**SELECTED PASSAGE**
****

# Taxation of Canadian Dividends as a US Citizen



## Argonaut (Dec 7, 2010)

I can't seem to find any information about this easily online, so thought I would ask here as I know there are some people here with accounting backgrounds.

Scenario: I am the sole owner of a business that I just incorporated in January. I'm at the point where I'm trying to decide whether to pay myself in salary or dividends. Normally, I would choose dividends as I don't have to deal with payroll timewasting. I also don't care about CPP, and the extra RRSP room isn't super exciting. Dividends are very clean by comparison, especially as a one-shareholder corporation.

Unfortunately, I am now coming to grips with the extreme-burden of being a dual-citizen. In some ways, I wish I never got a Social Security Number (I've never even lived down south). Now, normal salaried income from Canada as a US Citizen is fine, as they don't look at anything under ~$100,000, and even for salary more than that the foreign tax credits from Canada would probably waive any fees from the IRS. But if I took money from my corporation as a dividend, would the same principles apply?

Basically: Does Uncle Sam want a cut of my non-eligible Canadian dividends? On top of what Trudeau is taking? If so, salary may be a better option as a dual-citizen.


----------



## tdiddy (Jan 7, 2015)

I'm not up to speed on the recent US tax changes, previously however incorporating as a dual citizen was generally felt to be less than ideal, so this would be best addressed by whomever helped you incorporate. As a primary shareholder of a foreign business you will likely need fairly good (and probably expensive) accounting support


----------



## twa2w (Mar 5, 2016)

You may want to try the Serbinski forums.
Google Serbinski cross border and you should get a link


----------



## Eclectic12 (Oct 20, 2010)

I doubt anything changes from Canadian salary ... unless maybe the favourable tax treatment of the dividends by Canada means the US taxes owing are larger so that they are not wiped out?
Not an expert and as you say, there's not a lot of info for this specific case.


Incorporation is supposed to be only partially effective.
https://www.hutcheson.ca/canadian-doctor-with-us-citizenship-thinking-about-incorporating/
https://www.tridelta.ca/2013/10/31/...how-the-irs-impacts-your-investment-strategy/


Cheers


----------



## Argonaut (Dec 7, 2010)

****

**GIVEN RECORDS**
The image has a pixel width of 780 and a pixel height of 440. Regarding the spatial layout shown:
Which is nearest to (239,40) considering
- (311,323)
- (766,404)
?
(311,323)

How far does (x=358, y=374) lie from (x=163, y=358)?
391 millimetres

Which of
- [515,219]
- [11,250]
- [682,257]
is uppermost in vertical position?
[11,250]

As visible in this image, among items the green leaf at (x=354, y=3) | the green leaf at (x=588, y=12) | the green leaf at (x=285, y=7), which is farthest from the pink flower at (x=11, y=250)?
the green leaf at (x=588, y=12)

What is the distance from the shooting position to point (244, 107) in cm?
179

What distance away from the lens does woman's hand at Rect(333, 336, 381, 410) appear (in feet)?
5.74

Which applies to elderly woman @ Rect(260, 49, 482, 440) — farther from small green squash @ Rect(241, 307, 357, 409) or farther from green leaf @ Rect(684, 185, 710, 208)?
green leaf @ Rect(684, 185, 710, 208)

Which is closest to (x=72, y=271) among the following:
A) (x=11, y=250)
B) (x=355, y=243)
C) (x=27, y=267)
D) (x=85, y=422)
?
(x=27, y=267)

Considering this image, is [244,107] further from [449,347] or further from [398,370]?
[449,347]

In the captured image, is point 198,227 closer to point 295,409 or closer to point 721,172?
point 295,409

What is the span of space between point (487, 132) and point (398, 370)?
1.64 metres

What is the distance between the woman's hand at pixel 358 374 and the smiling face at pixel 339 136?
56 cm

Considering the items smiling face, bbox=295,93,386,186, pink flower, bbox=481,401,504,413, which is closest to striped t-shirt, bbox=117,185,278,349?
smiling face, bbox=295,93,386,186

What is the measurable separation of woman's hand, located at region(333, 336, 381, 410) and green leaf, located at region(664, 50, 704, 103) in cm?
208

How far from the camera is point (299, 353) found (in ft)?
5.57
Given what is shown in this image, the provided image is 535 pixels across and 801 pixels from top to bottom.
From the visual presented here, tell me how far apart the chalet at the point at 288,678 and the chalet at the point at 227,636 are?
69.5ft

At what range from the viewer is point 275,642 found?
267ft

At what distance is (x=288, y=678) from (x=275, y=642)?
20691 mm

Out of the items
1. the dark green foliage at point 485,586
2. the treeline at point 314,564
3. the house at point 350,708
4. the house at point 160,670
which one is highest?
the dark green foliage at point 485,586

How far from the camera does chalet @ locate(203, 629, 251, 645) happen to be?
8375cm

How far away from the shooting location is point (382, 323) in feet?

****

**PROBLEMS AND TASKS**
(a) Reproduce the dividend taxation thread starting with "## Eclectic12 (Oct" and going on through "this specific case.", swapping "expert" for "accountant".
(b) Please output the records starting with the line with "Considering this image, is" and going on through the line with "1.64 metres" as a Markdown table. Use the columns No. and Record line, give each line a row number, and leave out blank lines.
The dividend taxation thread and the records are unrelated to each other.

**EXERCISE ANSWERS**
(a)
## Eclectic12 (Oct 20, 2010)

I doubt anything changes from Canadian salary ... unless maybe the favourable tax treatment of the dividends by Canada means the US taxes owing are larger so that they are not wiped out?
Not an accountant and as you say, there's not a lot of info for this specific case.

(b)
| No. | Record line |
|---|---|
| 1 | Considering this image, is [244,107] further from [449,347] or further from [398,370]? |
| 2 | [449,347] |
| 3 | In the captured image, is point 198,227 closer to point 295,409 or closer to point 721,172? |
| 4 | point 295,409 |
| 5 | What is the span of space between point (487, 132) and point (398, 370)? |
| 6 | 1.64 metres |